## Stated goal
Rewrite the records, starting at the line containing "When comparing the" and stopping after the line containing "22578 millimetres". Replace "stone cornice" with "stone ledge" and leave everything else unchanged.

-- Start --

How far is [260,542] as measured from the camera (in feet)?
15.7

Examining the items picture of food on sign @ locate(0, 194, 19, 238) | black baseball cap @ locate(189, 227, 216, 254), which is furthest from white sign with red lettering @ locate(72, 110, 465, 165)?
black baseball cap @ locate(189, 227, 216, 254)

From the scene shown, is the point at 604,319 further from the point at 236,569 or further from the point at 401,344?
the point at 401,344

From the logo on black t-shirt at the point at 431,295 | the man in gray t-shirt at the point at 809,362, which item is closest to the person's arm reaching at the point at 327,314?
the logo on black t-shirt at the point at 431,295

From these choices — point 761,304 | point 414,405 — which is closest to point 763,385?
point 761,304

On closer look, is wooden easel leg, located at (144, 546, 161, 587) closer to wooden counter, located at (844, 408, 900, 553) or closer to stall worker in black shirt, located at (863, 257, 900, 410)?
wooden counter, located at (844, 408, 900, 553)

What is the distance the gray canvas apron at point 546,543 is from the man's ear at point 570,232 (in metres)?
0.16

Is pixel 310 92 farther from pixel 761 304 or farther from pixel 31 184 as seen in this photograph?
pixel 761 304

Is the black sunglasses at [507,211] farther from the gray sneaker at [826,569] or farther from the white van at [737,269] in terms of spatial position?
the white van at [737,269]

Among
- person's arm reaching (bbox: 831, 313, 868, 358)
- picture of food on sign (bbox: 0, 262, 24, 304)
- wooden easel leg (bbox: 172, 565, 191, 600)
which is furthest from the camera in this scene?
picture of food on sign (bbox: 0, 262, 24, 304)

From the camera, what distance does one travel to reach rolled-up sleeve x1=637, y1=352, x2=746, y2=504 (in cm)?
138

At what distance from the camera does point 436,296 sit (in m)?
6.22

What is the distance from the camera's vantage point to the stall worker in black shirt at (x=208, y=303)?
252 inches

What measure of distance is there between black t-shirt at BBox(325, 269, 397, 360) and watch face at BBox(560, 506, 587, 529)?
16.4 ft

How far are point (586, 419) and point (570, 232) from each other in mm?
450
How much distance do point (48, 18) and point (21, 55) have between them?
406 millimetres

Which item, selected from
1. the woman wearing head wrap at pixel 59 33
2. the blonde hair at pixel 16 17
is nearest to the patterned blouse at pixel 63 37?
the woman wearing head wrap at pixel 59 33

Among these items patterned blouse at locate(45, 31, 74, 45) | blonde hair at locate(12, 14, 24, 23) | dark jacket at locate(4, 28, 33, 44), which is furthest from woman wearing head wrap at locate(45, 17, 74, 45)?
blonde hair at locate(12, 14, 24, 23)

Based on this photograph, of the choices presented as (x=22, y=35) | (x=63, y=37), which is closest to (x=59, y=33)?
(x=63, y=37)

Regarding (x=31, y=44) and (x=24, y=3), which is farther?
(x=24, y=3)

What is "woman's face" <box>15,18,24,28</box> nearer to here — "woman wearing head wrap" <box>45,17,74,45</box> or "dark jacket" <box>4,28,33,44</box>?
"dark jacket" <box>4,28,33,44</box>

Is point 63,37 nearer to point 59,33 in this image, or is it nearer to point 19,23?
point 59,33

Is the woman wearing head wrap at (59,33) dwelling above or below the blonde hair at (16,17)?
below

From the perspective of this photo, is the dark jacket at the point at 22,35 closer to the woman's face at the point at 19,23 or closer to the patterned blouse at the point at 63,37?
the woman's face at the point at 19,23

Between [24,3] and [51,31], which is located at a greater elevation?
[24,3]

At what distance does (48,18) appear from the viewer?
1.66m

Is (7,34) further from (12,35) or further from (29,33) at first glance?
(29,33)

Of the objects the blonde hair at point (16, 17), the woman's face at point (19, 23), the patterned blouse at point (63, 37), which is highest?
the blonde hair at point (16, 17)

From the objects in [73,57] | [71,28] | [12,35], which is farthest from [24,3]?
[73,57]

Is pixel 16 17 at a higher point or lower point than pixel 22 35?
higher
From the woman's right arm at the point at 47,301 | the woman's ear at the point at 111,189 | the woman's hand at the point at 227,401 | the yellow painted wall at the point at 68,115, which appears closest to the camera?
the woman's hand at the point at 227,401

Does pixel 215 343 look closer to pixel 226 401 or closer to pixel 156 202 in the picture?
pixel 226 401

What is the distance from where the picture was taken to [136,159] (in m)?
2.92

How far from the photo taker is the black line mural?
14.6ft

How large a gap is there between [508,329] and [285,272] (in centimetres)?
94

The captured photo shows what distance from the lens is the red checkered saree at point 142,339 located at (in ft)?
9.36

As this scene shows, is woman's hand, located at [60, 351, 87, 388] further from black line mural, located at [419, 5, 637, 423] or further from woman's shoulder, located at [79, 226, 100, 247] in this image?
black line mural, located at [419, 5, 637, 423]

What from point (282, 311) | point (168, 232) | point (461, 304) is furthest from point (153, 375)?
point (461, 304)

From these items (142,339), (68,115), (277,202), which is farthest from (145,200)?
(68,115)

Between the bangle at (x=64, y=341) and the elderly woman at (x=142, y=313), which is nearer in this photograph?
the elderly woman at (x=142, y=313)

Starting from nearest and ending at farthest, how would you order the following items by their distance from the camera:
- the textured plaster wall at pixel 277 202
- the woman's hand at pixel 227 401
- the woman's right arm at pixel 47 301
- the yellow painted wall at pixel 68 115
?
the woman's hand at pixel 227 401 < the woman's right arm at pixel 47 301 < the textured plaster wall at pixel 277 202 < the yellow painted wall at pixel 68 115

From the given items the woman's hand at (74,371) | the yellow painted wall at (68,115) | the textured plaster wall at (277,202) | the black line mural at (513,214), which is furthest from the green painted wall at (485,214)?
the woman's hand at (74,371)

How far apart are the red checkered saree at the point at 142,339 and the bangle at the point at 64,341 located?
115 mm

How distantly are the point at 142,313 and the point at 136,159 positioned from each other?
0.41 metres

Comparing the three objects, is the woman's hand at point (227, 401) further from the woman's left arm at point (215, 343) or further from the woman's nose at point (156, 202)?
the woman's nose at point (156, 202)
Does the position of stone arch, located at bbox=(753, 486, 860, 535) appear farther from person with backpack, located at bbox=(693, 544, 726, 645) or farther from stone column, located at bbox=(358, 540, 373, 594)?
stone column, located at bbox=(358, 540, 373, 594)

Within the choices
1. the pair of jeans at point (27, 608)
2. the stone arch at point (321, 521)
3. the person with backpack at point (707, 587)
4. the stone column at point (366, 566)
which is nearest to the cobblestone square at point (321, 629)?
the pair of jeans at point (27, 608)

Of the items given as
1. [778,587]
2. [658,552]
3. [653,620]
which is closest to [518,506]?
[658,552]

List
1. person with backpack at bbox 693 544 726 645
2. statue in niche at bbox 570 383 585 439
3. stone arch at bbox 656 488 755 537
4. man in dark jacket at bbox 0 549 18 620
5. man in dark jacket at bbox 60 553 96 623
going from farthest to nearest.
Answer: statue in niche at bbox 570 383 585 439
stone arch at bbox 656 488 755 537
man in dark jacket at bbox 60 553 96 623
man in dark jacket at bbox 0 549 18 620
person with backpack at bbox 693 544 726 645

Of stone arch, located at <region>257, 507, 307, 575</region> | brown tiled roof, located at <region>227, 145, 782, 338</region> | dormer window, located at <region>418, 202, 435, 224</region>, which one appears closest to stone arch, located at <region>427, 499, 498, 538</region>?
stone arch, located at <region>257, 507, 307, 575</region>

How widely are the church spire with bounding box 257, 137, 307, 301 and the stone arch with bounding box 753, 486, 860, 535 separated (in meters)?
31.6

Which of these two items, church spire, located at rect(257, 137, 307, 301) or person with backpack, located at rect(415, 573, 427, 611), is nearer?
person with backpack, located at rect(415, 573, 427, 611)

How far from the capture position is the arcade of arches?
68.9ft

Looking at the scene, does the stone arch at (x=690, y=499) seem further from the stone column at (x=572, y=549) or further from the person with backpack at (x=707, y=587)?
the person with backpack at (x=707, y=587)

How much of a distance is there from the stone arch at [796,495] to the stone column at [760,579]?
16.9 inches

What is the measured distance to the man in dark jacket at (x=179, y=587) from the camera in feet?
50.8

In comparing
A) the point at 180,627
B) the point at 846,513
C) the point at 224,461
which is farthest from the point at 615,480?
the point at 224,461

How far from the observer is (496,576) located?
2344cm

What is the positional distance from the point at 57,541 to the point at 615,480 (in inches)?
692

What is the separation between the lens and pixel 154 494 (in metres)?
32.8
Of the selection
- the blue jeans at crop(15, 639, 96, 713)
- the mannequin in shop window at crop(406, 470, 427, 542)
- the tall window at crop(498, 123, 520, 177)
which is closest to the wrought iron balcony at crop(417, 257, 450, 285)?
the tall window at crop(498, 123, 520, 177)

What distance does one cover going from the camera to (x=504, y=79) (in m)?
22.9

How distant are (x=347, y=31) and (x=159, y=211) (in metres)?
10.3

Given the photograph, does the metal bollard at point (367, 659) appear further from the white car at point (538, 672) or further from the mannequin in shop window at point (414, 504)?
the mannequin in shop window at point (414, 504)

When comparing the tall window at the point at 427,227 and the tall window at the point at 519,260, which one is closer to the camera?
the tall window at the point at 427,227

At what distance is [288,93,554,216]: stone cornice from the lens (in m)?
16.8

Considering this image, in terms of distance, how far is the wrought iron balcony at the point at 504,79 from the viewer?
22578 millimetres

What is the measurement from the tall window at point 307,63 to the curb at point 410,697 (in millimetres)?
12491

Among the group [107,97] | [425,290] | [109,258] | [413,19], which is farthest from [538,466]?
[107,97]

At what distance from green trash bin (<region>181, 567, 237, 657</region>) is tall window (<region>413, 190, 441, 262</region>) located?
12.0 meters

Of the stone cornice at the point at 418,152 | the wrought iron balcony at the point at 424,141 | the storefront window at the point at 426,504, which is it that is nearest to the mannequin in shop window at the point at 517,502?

-- End --

## Solution to the exercise
When comparing the tall window at the point at 427,227 and the tall window at the point at 519,260, which one is closer to the camera?
the tall window at the point at 427,227

At what distance is [288,93,554,216]: stone ledge from the lens (in m)?
16.8

Considering this image, in terms of distance, how far is the wrought iron balcony at the point at 504,79 from the viewer?
22578 millimetres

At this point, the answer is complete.